A while back i wrote a post about data deduplication in 2012…. generally a very good feature, but as that specific post talked about, there was a collection of .iso and compressed data where not only did dedup not save me anything, it actually used up more space in the dedup folder than the orginal data size (which i found a little odd)
Today i got around to doing something about this and found
- Disabling data deduplication (via GUI or powershell) only stops further deduplication from occuring – but data that has already been deduplicated will remain deduplicated
- In order to “move” (re-hydrate ?) the data back to the original files and out of the deduplication store, use the powershell command start-dedupjob -Volume <VolumeLetter> -Type Unoptimization
- You can check the status on where this is at by using get-dedupjob, or, i like using TreeSize which shows the size on disk of specific files…. including the deduplication chunks
- At this stage – i noticed the original files getting bigger, but the dedup store (and the chunks within it) have not decreased at all…. “maybe theres another command for this ?” i thought….
- There were two additional job types available, “garbageCollection” and “scrubbing”. Unfortunately the powershell help nor the technet documentation actually state what either of these do!
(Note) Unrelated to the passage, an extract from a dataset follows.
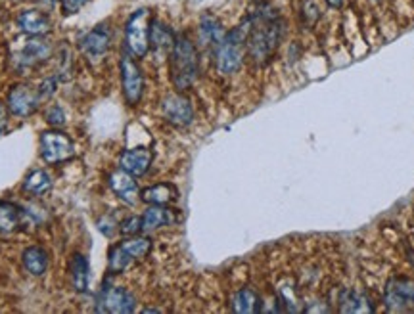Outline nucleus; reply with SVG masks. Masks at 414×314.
Segmentation results:
<instances>
[{"instance_id": "8", "label": "nucleus", "mask_w": 414, "mask_h": 314, "mask_svg": "<svg viewBox=\"0 0 414 314\" xmlns=\"http://www.w3.org/2000/svg\"><path fill=\"white\" fill-rule=\"evenodd\" d=\"M52 56V44L43 37H31L23 48L15 54V67L20 71L31 69V67L43 64Z\"/></svg>"}, {"instance_id": "23", "label": "nucleus", "mask_w": 414, "mask_h": 314, "mask_svg": "<svg viewBox=\"0 0 414 314\" xmlns=\"http://www.w3.org/2000/svg\"><path fill=\"white\" fill-rule=\"evenodd\" d=\"M23 211L10 201H0V232H14L20 228Z\"/></svg>"}, {"instance_id": "12", "label": "nucleus", "mask_w": 414, "mask_h": 314, "mask_svg": "<svg viewBox=\"0 0 414 314\" xmlns=\"http://www.w3.org/2000/svg\"><path fill=\"white\" fill-rule=\"evenodd\" d=\"M110 188L113 190V194L125 201L127 205H136L141 201V190H138V184L134 180L133 175H129L127 171L119 169V171H113L110 175Z\"/></svg>"}, {"instance_id": "31", "label": "nucleus", "mask_w": 414, "mask_h": 314, "mask_svg": "<svg viewBox=\"0 0 414 314\" xmlns=\"http://www.w3.org/2000/svg\"><path fill=\"white\" fill-rule=\"evenodd\" d=\"M6 124H8V111L6 108L0 104V134H2V131L6 129Z\"/></svg>"}, {"instance_id": "1", "label": "nucleus", "mask_w": 414, "mask_h": 314, "mask_svg": "<svg viewBox=\"0 0 414 314\" xmlns=\"http://www.w3.org/2000/svg\"><path fill=\"white\" fill-rule=\"evenodd\" d=\"M252 27L253 17H245L240 25L227 31L224 38L215 48V66L219 69V73L232 75L242 67L245 46H248V38H250Z\"/></svg>"}, {"instance_id": "16", "label": "nucleus", "mask_w": 414, "mask_h": 314, "mask_svg": "<svg viewBox=\"0 0 414 314\" xmlns=\"http://www.w3.org/2000/svg\"><path fill=\"white\" fill-rule=\"evenodd\" d=\"M227 35V31L222 27V23L213 17V15H204L200 22V43L209 48H217L219 43Z\"/></svg>"}, {"instance_id": "33", "label": "nucleus", "mask_w": 414, "mask_h": 314, "mask_svg": "<svg viewBox=\"0 0 414 314\" xmlns=\"http://www.w3.org/2000/svg\"><path fill=\"white\" fill-rule=\"evenodd\" d=\"M413 259H414V257H413Z\"/></svg>"}, {"instance_id": "27", "label": "nucleus", "mask_w": 414, "mask_h": 314, "mask_svg": "<svg viewBox=\"0 0 414 314\" xmlns=\"http://www.w3.org/2000/svg\"><path fill=\"white\" fill-rule=\"evenodd\" d=\"M299 15H301V22H304L305 27H313L322 14H320V8L317 6L315 0H304L301 8H299Z\"/></svg>"}, {"instance_id": "10", "label": "nucleus", "mask_w": 414, "mask_h": 314, "mask_svg": "<svg viewBox=\"0 0 414 314\" xmlns=\"http://www.w3.org/2000/svg\"><path fill=\"white\" fill-rule=\"evenodd\" d=\"M162 111L163 117L167 119L171 124H177V127H186V124L192 123L194 119L192 106L185 96L180 94L165 96L162 102Z\"/></svg>"}, {"instance_id": "13", "label": "nucleus", "mask_w": 414, "mask_h": 314, "mask_svg": "<svg viewBox=\"0 0 414 314\" xmlns=\"http://www.w3.org/2000/svg\"><path fill=\"white\" fill-rule=\"evenodd\" d=\"M154 154L148 148H133V150H125L121 157H119V167L127 171L129 175L142 176L148 173L150 165H152Z\"/></svg>"}, {"instance_id": "19", "label": "nucleus", "mask_w": 414, "mask_h": 314, "mask_svg": "<svg viewBox=\"0 0 414 314\" xmlns=\"http://www.w3.org/2000/svg\"><path fill=\"white\" fill-rule=\"evenodd\" d=\"M175 44V35L171 29L159 20L152 22V29H150V48L157 52H171Z\"/></svg>"}, {"instance_id": "30", "label": "nucleus", "mask_w": 414, "mask_h": 314, "mask_svg": "<svg viewBox=\"0 0 414 314\" xmlns=\"http://www.w3.org/2000/svg\"><path fill=\"white\" fill-rule=\"evenodd\" d=\"M87 2H89V0H59V6L64 10V14L71 15L75 14L77 10H81Z\"/></svg>"}, {"instance_id": "20", "label": "nucleus", "mask_w": 414, "mask_h": 314, "mask_svg": "<svg viewBox=\"0 0 414 314\" xmlns=\"http://www.w3.org/2000/svg\"><path fill=\"white\" fill-rule=\"evenodd\" d=\"M232 311L238 314H253L261 311V301L259 295L250 287H244L234 293L232 297Z\"/></svg>"}, {"instance_id": "6", "label": "nucleus", "mask_w": 414, "mask_h": 314, "mask_svg": "<svg viewBox=\"0 0 414 314\" xmlns=\"http://www.w3.org/2000/svg\"><path fill=\"white\" fill-rule=\"evenodd\" d=\"M136 308V299L134 295L125 287L117 285H102L100 299H98V313H111V314H129Z\"/></svg>"}, {"instance_id": "3", "label": "nucleus", "mask_w": 414, "mask_h": 314, "mask_svg": "<svg viewBox=\"0 0 414 314\" xmlns=\"http://www.w3.org/2000/svg\"><path fill=\"white\" fill-rule=\"evenodd\" d=\"M152 12L148 8H138L129 15L125 23L127 50L134 58H144L150 52V29H152Z\"/></svg>"}, {"instance_id": "25", "label": "nucleus", "mask_w": 414, "mask_h": 314, "mask_svg": "<svg viewBox=\"0 0 414 314\" xmlns=\"http://www.w3.org/2000/svg\"><path fill=\"white\" fill-rule=\"evenodd\" d=\"M121 249L125 251L127 255L134 261H138V259H144V257L148 255L150 249H152V240L150 238H138V236H131L129 240L121 241L119 243Z\"/></svg>"}, {"instance_id": "28", "label": "nucleus", "mask_w": 414, "mask_h": 314, "mask_svg": "<svg viewBox=\"0 0 414 314\" xmlns=\"http://www.w3.org/2000/svg\"><path fill=\"white\" fill-rule=\"evenodd\" d=\"M119 232L123 236H136L142 232V217H129L119 224Z\"/></svg>"}, {"instance_id": "22", "label": "nucleus", "mask_w": 414, "mask_h": 314, "mask_svg": "<svg viewBox=\"0 0 414 314\" xmlns=\"http://www.w3.org/2000/svg\"><path fill=\"white\" fill-rule=\"evenodd\" d=\"M52 188V176L43 171V169H37L27 175V178L23 180V190L31 194V196L41 197L45 196L46 192H50Z\"/></svg>"}, {"instance_id": "14", "label": "nucleus", "mask_w": 414, "mask_h": 314, "mask_svg": "<svg viewBox=\"0 0 414 314\" xmlns=\"http://www.w3.org/2000/svg\"><path fill=\"white\" fill-rule=\"evenodd\" d=\"M17 27L29 37H45L52 31V23L41 10H23L17 15Z\"/></svg>"}, {"instance_id": "26", "label": "nucleus", "mask_w": 414, "mask_h": 314, "mask_svg": "<svg viewBox=\"0 0 414 314\" xmlns=\"http://www.w3.org/2000/svg\"><path fill=\"white\" fill-rule=\"evenodd\" d=\"M133 264V259L127 255L125 251L121 249V245H113L110 249V259H108V266H110L111 274H119V272H125L129 266Z\"/></svg>"}, {"instance_id": "9", "label": "nucleus", "mask_w": 414, "mask_h": 314, "mask_svg": "<svg viewBox=\"0 0 414 314\" xmlns=\"http://www.w3.org/2000/svg\"><path fill=\"white\" fill-rule=\"evenodd\" d=\"M111 46V33L108 25H97L94 29H90L85 37L79 41V48L85 54V58L90 59L92 64H97L108 54Z\"/></svg>"}, {"instance_id": "24", "label": "nucleus", "mask_w": 414, "mask_h": 314, "mask_svg": "<svg viewBox=\"0 0 414 314\" xmlns=\"http://www.w3.org/2000/svg\"><path fill=\"white\" fill-rule=\"evenodd\" d=\"M341 313H370L374 311L372 305L369 303V299L361 295L359 292H345L341 295Z\"/></svg>"}, {"instance_id": "17", "label": "nucleus", "mask_w": 414, "mask_h": 314, "mask_svg": "<svg viewBox=\"0 0 414 314\" xmlns=\"http://www.w3.org/2000/svg\"><path fill=\"white\" fill-rule=\"evenodd\" d=\"M178 197L177 188L169 183L155 184L141 192V199L148 205H169Z\"/></svg>"}, {"instance_id": "15", "label": "nucleus", "mask_w": 414, "mask_h": 314, "mask_svg": "<svg viewBox=\"0 0 414 314\" xmlns=\"http://www.w3.org/2000/svg\"><path fill=\"white\" fill-rule=\"evenodd\" d=\"M175 222V213L165 205H150L142 215V232H152L162 227H171Z\"/></svg>"}, {"instance_id": "21", "label": "nucleus", "mask_w": 414, "mask_h": 314, "mask_svg": "<svg viewBox=\"0 0 414 314\" xmlns=\"http://www.w3.org/2000/svg\"><path fill=\"white\" fill-rule=\"evenodd\" d=\"M71 284L77 293H85L89 287V261L81 253H75L71 259Z\"/></svg>"}, {"instance_id": "11", "label": "nucleus", "mask_w": 414, "mask_h": 314, "mask_svg": "<svg viewBox=\"0 0 414 314\" xmlns=\"http://www.w3.org/2000/svg\"><path fill=\"white\" fill-rule=\"evenodd\" d=\"M385 305L392 311H403L408 305H414V280L395 278L385 290Z\"/></svg>"}, {"instance_id": "5", "label": "nucleus", "mask_w": 414, "mask_h": 314, "mask_svg": "<svg viewBox=\"0 0 414 314\" xmlns=\"http://www.w3.org/2000/svg\"><path fill=\"white\" fill-rule=\"evenodd\" d=\"M119 69H121V85H123L127 104L136 106L144 94V75L141 67L131 58V54H123L119 62Z\"/></svg>"}, {"instance_id": "32", "label": "nucleus", "mask_w": 414, "mask_h": 314, "mask_svg": "<svg viewBox=\"0 0 414 314\" xmlns=\"http://www.w3.org/2000/svg\"><path fill=\"white\" fill-rule=\"evenodd\" d=\"M343 2H345V0H326V4L330 8H334V10H340V8L343 6Z\"/></svg>"}, {"instance_id": "18", "label": "nucleus", "mask_w": 414, "mask_h": 314, "mask_svg": "<svg viewBox=\"0 0 414 314\" xmlns=\"http://www.w3.org/2000/svg\"><path fill=\"white\" fill-rule=\"evenodd\" d=\"M22 261L25 271L29 272L31 276H43L48 271V253L43 248H38V245L25 249Z\"/></svg>"}, {"instance_id": "2", "label": "nucleus", "mask_w": 414, "mask_h": 314, "mask_svg": "<svg viewBox=\"0 0 414 314\" xmlns=\"http://www.w3.org/2000/svg\"><path fill=\"white\" fill-rule=\"evenodd\" d=\"M198 73H200L198 48L186 35H180L175 38L171 50V80L177 90H186L196 83Z\"/></svg>"}, {"instance_id": "29", "label": "nucleus", "mask_w": 414, "mask_h": 314, "mask_svg": "<svg viewBox=\"0 0 414 314\" xmlns=\"http://www.w3.org/2000/svg\"><path fill=\"white\" fill-rule=\"evenodd\" d=\"M46 121H48L52 127H64V124H66L64 110L58 108V106H52L50 110H46Z\"/></svg>"}, {"instance_id": "7", "label": "nucleus", "mask_w": 414, "mask_h": 314, "mask_svg": "<svg viewBox=\"0 0 414 314\" xmlns=\"http://www.w3.org/2000/svg\"><path fill=\"white\" fill-rule=\"evenodd\" d=\"M41 102H43V96L38 92V88H33L29 85H17L8 94V110L12 111L15 117H27L31 113H35Z\"/></svg>"}, {"instance_id": "4", "label": "nucleus", "mask_w": 414, "mask_h": 314, "mask_svg": "<svg viewBox=\"0 0 414 314\" xmlns=\"http://www.w3.org/2000/svg\"><path fill=\"white\" fill-rule=\"evenodd\" d=\"M75 154L73 140L59 131H46L41 134V155L46 163L56 165L71 159Z\"/></svg>"}]
</instances>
After a bit of searching, i found this page http://www.infotechguyz.com/WindowsServer2012/DedupandWindowsServer2012.html which specifies that GarbageCollection will find and remove unreferenced chunks and scrubbing will perform an integrity check…. so with this knowledge i then ran
- start-dedupjob -Volume <VolumeLetter> -Type GarbageCollection only to find that this command can only be run when dedup is enabled!
- In order to get around this, i re-enabled dedup, but excluded all folders on the drive, i also removed all the schedules/background optimisation settings…. then re-ran the command
- Ininitally the size of the dedup folder increased by approx 100mb (keep in mind the dedup folder a thtis stage was 2.2TB), but soon the get-dedupjob status seemed to stop at 50% and the size of the dedup folder started coming down, quite quickly in 1GB chunks (the chunks seem to be a max of 1GB)
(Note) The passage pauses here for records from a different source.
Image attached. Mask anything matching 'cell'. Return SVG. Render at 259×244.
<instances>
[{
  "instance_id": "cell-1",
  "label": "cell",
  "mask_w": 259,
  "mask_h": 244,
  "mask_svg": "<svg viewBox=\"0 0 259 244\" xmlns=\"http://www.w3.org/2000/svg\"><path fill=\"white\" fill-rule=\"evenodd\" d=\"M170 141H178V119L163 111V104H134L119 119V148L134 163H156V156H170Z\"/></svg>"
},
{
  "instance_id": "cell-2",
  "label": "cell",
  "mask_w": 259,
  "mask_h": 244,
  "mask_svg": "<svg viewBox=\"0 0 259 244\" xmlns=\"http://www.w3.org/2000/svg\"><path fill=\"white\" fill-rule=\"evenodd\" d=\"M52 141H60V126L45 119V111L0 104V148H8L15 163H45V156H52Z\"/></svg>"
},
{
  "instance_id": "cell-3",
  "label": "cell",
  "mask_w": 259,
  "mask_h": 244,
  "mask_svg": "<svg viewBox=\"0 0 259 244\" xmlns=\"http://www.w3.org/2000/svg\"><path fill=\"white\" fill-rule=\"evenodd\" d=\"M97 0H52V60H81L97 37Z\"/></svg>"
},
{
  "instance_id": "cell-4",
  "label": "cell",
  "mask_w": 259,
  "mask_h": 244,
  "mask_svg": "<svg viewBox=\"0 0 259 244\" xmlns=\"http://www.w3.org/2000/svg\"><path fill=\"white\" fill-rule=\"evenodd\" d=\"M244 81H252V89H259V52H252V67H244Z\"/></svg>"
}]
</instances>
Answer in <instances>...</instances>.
- Once this completed (it took a while) – i disabled dedup again and all was good
Just to be clear, 2012 deduplication is still a good technology – and i use it elsewhere with great results – just every now and again, you will run into a dataset which it just does not agree with…. and disbaling it completely just isn’t intuitive…. (and yes, all this probably could have been avoided by running the dedup estimator tool – but then i wouldnt have learnt stuff – so theres no fun in that!) hence why I thought it would write the above…. hope it helps someone.